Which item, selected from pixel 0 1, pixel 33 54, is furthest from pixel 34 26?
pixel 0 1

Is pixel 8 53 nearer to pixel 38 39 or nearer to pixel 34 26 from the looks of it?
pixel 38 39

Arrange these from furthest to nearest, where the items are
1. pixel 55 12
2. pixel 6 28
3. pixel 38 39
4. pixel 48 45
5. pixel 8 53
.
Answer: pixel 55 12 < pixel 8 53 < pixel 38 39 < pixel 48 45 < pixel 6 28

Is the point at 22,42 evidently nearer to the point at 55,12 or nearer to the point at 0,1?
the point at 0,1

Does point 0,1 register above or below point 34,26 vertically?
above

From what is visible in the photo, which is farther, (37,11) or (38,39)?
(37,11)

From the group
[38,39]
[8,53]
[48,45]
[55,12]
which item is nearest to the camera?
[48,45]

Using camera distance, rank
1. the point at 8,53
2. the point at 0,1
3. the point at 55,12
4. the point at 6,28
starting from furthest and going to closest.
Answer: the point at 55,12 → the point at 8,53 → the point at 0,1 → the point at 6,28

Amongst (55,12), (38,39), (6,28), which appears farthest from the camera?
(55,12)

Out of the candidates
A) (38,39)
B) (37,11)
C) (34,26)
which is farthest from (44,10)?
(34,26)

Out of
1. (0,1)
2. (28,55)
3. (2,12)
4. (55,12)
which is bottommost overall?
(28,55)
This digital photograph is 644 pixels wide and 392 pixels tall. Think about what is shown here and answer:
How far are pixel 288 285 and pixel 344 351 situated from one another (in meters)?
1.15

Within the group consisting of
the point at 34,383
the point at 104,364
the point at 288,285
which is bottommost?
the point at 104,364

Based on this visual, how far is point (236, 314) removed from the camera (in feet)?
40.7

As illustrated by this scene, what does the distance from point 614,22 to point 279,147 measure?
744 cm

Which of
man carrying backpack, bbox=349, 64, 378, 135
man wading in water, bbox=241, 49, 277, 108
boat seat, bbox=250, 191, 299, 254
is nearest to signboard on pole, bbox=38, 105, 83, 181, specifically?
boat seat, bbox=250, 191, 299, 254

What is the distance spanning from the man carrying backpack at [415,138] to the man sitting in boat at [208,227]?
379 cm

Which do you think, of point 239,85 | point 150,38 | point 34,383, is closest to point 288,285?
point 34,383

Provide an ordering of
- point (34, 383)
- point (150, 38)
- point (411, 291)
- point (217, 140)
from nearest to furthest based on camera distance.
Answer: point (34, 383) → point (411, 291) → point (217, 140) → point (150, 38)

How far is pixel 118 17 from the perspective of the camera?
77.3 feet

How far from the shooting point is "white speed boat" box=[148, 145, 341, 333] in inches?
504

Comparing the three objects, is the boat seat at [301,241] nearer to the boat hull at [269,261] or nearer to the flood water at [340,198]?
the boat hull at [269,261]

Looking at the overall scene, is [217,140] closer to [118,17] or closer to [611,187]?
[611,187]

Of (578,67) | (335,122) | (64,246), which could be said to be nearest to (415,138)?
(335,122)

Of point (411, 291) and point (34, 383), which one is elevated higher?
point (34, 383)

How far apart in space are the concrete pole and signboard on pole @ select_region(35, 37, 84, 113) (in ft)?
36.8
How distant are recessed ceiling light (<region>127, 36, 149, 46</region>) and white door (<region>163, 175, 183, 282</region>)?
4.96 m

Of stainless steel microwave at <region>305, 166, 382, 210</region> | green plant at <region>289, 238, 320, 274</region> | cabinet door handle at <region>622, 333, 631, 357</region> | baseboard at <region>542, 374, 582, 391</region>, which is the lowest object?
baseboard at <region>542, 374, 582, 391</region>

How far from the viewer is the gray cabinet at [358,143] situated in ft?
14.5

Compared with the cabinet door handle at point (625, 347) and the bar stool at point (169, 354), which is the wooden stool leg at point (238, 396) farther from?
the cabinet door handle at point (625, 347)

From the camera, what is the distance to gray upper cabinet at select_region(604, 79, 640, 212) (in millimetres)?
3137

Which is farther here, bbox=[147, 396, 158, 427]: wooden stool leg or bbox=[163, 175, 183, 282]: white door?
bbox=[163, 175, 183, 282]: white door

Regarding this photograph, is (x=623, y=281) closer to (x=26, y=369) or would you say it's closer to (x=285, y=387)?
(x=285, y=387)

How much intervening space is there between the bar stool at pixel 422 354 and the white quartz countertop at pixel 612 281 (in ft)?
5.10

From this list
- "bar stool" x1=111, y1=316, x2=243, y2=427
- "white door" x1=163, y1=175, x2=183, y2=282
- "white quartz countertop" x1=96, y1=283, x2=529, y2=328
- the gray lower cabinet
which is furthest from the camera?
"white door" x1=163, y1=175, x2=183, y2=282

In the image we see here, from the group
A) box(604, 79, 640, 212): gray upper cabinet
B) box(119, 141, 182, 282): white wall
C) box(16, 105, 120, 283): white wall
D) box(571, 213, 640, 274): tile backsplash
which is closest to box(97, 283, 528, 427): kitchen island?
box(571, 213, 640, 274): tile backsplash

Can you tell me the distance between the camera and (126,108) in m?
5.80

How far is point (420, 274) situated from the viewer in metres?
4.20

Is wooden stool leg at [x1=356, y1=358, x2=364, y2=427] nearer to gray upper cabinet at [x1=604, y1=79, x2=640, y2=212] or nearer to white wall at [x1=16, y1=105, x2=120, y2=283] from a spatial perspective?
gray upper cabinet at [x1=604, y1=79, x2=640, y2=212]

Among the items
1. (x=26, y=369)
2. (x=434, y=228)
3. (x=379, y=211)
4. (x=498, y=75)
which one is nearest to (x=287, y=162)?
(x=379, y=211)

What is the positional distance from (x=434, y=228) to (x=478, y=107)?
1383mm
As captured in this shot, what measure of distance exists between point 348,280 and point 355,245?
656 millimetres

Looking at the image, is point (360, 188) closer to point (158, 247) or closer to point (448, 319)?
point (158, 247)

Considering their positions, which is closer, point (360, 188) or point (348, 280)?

+++++

What you need to do: Replace every "nearest" in the items above with "closest", and leave everything else unchanged.

Solution to the exercise:
Which item, selected from pixel 0 1, pixel 33 54, is furthest from pixel 34 26?
pixel 0 1

Is pixel 8 53 nearer to pixel 38 39 or nearer to pixel 34 26 from the looks of it?
pixel 38 39

Arrange these from furthest to closest, where the items are
1. pixel 55 12
2. pixel 6 28
3. pixel 38 39
4. pixel 48 45
5. pixel 8 53
.
Answer: pixel 55 12 < pixel 8 53 < pixel 38 39 < pixel 48 45 < pixel 6 28

Is the point at 22,42 evidently nearer to the point at 55,12 or nearer to the point at 0,1?
the point at 0,1

Does point 0,1 register above or below point 34,26 vertically?
above

From what is visible in the photo, which is farther, (37,11) or (38,39)?
(37,11)

From the group
[38,39]
[8,53]
[48,45]
[55,12]
which item is closest to the camera?
[48,45]

Using camera distance, rank
1. the point at 8,53
2. the point at 0,1
3. the point at 55,12
4. the point at 6,28
starting from furthest and going to closest.
Answer: the point at 55,12 → the point at 8,53 → the point at 0,1 → the point at 6,28

Amongst (55,12), (38,39), (6,28), which appears farthest from the camera?
(55,12)

Out of the candidates
A) (38,39)
B) (37,11)
C) (34,26)
which is farthest from (44,10)?
(34,26)

Out of
1. (0,1)
2. (28,55)
3. (2,12)
4. (55,12)
which is bottommost overall?
(28,55)
This digital photograph is 644 pixels wide and 392 pixels tall. Think about what is shown here and answer:
How far are pixel 288 285 and pixel 344 351 situated from one another (in meters)?
1.15

Within the group consisting of
the point at 34,383
the point at 104,364
the point at 288,285
which is bottommost?
the point at 104,364

Based on this visual, how far is point (236, 314) removed from the camera (in feet)?
40.7

As illustrated by this scene, what does the distance from point 614,22 to point 279,147 measure?
744 cm

Which of
man carrying backpack, bbox=349, 64, 378, 135
man wading in water, bbox=241, 49, 277, 108
boat seat, bbox=250, 191, 299, 254
is closest to signboard on pole, bbox=38, 105, 83, 181, specifically?
boat seat, bbox=250, 191, 299, 254

What is the distance spanning from the man carrying backpack at [415,138] to the man sitting in boat at [208,227]?
379 cm

Which do you think, of point 239,85 | point 150,38 | point 34,383, is closest to point 288,285?
point 34,383

Provide an ordering of
- point (34, 383)
- point (150, 38)
- point (411, 291)
- point (217, 140)
from closest to furthest based on camera distance.
Answer: point (34, 383) → point (411, 291) → point (217, 140) → point (150, 38)

How far is pixel 118 17 from the perspective of the camera?
77.3 feet

How far from the shooting point is "white speed boat" box=[148, 145, 341, 333] in inches?
504

Comparing the three objects, is the boat seat at [301,241] nearer to the boat hull at [269,261] or nearer to the flood water at [340,198]?
the boat hull at [269,261]

Looking at the overall scene, is [217,140] closer to [118,17] or closer to [611,187]?
[611,187]

Of (578,67) | (335,122) | (64,246), which could be said to be closest to (415,138)?
(335,122)

Of point (411, 291) and point (34, 383), which one is elevated higher?
point (34, 383)

How far apart in space are the concrete pole and signboard on pole @ select_region(35, 37, 84, 113) (in ft)?
36.8
How distant are recessed ceiling light (<region>127, 36, 149, 46</region>) and white door (<region>163, 175, 183, 282</region>)?
4.96 m

Of stainless steel microwave at <region>305, 166, 382, 210</region> | green plant at <region>289, 238, 320, 274</region> | cabinet door handle at <region>622, 333, 631, 357</region> | baseboard at <region>542, 374, 582, 391</region>, which is the lowest object?
baseboard at <region>542, 374, 582, 391</region>

How far from the viewer is the gray cabinet at [358,143] situated in ft?
14.5

Compared with the cabinet door handle at point (625, 347) and the bar stool at point (169, 354), which is the wooden stool leg at point (238, 396) farther from?
the cabinet door handle at point (625, 347)

From the camera, what is the distance to gray upper cabinet at select_region(604, 79, 640, 212) (in millimetres)?
3137

Which is farther here, bbox=[147, 396, 158, 427]: wooden stool leg or bbox=[163, 175, 183, 282]: white door?
bbox=[163, 175, 183, 282]: white door

Regarding this photograph, is (x=623, y=281) closer to (x=26, y=369) or would you say it's closer to (x=285, y=387)?
(x=285, y=387)

How much intervening space is there between the bar stool at pixel 422 354 and the white quartz countertop at pixel 612 281 (in ft)?
5.10

From this list
- "bar stool" x1=111, y1=316, x2=243, y2=427
- "white door" x1=163, y1=175, x2=183, y2=282
- "white quartz countertop" x1=96, y1=283, x2=529, y2=328
- the gray lower cabinet
which is furthest from the camera?
"white door" x1=163, y1=175, x2=183, y2=282

In the image we see here, from the group
A) box(604, 79, 640, 212): gray upper cabinet
B) box(119, 141, 182, 282): white wall
C) box(16, 105, 120, 283): white wall
D) box(571, 213, 640, 274): tile backsplash
which is closest to box(97, 283, 528, 427): kitchen island?
box(571, 213, 640, 274): tile backsplash

Can you tell me the distance between the camera and (126,108) in m?
5.80

How far is point (420, 274) situated from the viewer in metres?
4.20

Is wooden stool leg at [x1=356, y1=358, x2=364, y2=427] nearer to gray upper cabinet at [x1=604, y1=79, x2=640, y2=212] or nearer to white wall at [x1=16, y1=105, x2=120, y2=283] from a spatial perspective?
gray upper cabinet at [x1=604, y1=79, x2=640, y2=212]

Among the items
1. (x=26, y=369)
2. (x=434, y=228)
3. (x=379, y=211)
4. (x=498, y=75)
which one is closest to (x=287, y=162)?
(x=379, y=211)

What is the positional distance from (x=434, y=228) to (x=478, y=107)?
1383mm
As captured in this shot, what measure of distance exists between point 348,280 and point 355,245?
656 millimetres

Looking at the image, is point (360, 188) closer to point (158, 247) or closer to point (448, 319)?
point (158, 247)

Considering their positions, which is closer, point (360, 188) or point (348, 280)?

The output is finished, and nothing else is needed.